Learning from Clinicians with Intensive Care Patients

Critically ill patients experiencing a cytokine storm face a frightening and urgent threat. A dysregulated inflammatory response can cause multi-organ damage and in its most severe cases, death. Clinicians have long battled these consequences, but many of today's therapies and treatments have had little consistent effect. SeaStar Medical is changing that by investigating the use of a selective cytopheretic device to reduce the body's inflammatory response and heal.

This novel approach is driven by deep insight, science, and a first-hand understanding of how clinicians fight the consequences of inflammation. Matt Jacques, SeaStar Medical’s clinical account nurse manager, is a valued team member. Prior to joining the SeaStar Medical family, he was a critical care nurse in a 365-bed hospital with 30 intensive care unit (ICU) beds that is part of a large national system. Matt recently returned to work in the ICU to help relieve the growing demand for critical care clinicians resulting from the COVID-19 pandemic.

Matt has seen first-hand what critical care doctors, nurses and respiratory therapists face every day treating patients with complex conditions including acute kidney injury (AKI), acute respiratory distress syndrome (ARDS) and other insults. His observations are invaluable insights into helping us understand what may help ICU doctors and nurses save lives. He knows that it is important to be on the front line and be able to understand what nurses are experiencing, what solutions doctors are seeking, and the way the ICU is being run. His experience and the input  from nurses and doctors  have the potential to act as a real time focus group. It allows Matt to share important perspectives and suggestions as we develop our solutions.

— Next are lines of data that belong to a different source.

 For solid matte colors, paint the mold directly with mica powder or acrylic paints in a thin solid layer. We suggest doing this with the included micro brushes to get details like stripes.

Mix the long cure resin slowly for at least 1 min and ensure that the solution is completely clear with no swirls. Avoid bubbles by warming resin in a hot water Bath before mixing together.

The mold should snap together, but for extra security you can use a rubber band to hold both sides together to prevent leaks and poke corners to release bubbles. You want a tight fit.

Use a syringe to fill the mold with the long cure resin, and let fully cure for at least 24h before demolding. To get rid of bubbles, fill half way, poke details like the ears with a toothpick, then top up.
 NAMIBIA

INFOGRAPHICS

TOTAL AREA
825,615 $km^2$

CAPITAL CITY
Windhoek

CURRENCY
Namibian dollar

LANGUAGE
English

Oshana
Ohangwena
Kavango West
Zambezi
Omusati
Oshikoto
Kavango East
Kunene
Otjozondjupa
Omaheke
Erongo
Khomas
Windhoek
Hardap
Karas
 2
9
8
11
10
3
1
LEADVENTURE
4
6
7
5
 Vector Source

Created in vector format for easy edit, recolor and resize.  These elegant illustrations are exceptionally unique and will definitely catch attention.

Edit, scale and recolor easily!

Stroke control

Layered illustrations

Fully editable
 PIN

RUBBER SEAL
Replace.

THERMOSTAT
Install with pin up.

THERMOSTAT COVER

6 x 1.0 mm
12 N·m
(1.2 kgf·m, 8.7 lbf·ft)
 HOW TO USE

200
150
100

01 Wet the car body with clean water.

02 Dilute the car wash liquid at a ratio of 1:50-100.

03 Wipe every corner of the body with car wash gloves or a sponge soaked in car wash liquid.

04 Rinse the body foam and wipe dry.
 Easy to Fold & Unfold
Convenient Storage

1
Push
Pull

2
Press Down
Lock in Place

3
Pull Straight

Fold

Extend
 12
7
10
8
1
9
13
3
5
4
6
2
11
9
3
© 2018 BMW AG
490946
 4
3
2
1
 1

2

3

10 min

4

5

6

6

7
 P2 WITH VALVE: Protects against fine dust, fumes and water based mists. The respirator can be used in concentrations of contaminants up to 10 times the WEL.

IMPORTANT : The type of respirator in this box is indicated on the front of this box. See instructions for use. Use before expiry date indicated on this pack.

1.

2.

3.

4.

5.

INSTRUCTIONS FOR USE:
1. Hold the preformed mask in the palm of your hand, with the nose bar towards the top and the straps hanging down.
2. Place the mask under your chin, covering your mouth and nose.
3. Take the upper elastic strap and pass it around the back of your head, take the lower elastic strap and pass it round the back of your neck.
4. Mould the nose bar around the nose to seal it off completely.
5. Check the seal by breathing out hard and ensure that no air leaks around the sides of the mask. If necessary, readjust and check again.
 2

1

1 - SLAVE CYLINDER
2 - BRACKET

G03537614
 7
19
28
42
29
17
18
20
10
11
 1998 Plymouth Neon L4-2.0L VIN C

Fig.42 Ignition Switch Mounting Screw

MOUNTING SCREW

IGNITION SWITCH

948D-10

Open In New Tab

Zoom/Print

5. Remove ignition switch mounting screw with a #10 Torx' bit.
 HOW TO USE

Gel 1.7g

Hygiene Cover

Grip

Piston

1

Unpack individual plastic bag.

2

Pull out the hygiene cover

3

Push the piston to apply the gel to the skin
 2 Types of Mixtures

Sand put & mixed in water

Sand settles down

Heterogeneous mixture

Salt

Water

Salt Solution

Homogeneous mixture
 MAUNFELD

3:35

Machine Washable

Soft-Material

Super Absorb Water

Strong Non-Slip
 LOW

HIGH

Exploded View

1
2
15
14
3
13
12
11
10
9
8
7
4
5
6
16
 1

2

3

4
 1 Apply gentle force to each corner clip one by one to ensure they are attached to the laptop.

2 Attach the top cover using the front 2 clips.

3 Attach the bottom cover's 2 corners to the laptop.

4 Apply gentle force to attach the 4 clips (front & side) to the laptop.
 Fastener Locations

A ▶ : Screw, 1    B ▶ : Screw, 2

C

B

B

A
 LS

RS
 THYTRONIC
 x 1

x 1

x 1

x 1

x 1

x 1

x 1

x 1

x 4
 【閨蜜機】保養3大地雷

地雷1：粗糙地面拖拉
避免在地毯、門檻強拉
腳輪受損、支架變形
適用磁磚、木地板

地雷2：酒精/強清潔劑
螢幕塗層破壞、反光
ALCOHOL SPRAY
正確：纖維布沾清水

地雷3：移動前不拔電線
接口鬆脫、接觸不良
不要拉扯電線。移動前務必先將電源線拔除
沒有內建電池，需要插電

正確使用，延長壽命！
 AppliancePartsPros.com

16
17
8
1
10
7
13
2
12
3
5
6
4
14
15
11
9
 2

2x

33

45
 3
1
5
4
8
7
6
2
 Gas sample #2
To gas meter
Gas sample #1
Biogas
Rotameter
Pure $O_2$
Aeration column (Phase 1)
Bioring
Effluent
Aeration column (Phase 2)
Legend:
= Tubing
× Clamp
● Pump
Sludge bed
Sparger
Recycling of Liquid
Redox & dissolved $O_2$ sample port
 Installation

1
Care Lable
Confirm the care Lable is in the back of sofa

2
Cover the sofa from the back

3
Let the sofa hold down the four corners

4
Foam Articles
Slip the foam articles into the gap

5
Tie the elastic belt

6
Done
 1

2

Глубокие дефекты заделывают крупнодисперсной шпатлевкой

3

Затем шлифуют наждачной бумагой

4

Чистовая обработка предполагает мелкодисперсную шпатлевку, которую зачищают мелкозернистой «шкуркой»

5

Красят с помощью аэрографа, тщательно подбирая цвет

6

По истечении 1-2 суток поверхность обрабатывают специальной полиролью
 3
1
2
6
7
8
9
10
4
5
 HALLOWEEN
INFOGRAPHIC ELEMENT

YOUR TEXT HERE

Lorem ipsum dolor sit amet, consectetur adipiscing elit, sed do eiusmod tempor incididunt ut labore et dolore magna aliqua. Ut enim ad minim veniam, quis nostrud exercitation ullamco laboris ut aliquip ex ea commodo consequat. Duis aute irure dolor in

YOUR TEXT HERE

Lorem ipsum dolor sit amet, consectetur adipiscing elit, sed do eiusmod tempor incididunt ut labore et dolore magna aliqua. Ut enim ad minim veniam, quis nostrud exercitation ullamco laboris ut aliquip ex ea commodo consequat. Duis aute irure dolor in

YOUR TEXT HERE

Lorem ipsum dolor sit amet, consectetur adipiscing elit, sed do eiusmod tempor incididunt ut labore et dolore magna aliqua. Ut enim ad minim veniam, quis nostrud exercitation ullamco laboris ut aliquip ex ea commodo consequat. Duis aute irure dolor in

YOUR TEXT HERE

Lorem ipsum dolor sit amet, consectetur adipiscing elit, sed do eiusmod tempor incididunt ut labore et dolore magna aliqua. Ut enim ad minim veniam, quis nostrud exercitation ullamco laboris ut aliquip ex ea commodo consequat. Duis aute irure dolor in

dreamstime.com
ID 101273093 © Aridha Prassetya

Matt has completed almost three dozen shifts since February. He saw immediately the overwhelming “organized chaos” that was described to him. One of the biggest obstacles was the daily emotional toll the nurses felt. Taking care of critically ill patients is normally difficult, but the pandemic protocols added new complexity. Family members are not allowed in the hospital, so ICU nurses are often the only way for families to learn about how their loved one is faring. “Reaching out to families over the phone is something that we have always done, but it has new meaning during the pandemic,” said Jacques. “We have been in situations where we use a phone or tablet to help an alert patient on a BiPAP machine communicate with family. But then we may have to intubate the patient and we know that this could be the last time family members see their loved ones. It is heartbreaking.”

While working with SeaStar Medical, Matt has gained more perspective on complex ICU care and has changed how he cares for patients. He sees a connection between systemic inflammatory response, its consequences on organs and the patient's trajectory. This understanding has helped him became a better partner to the doctor as well as a better advocate for his patients.

Matt was called to the ICU to help support his critical care colleagues and he is bringing the voice of these clinicians to influence SeaStar Medical's direction of research and product development. We value his on-the-ground knowledge and experience as we continue to address needs of doctors and nurses fighting the consequences of the inflammation. His insight has been valuable as we continue to enroll critically ill patients in our SCD-005 study of AKI and ARDS patients with COVID-19 infections. We are proud of the work he is doing to help save lives.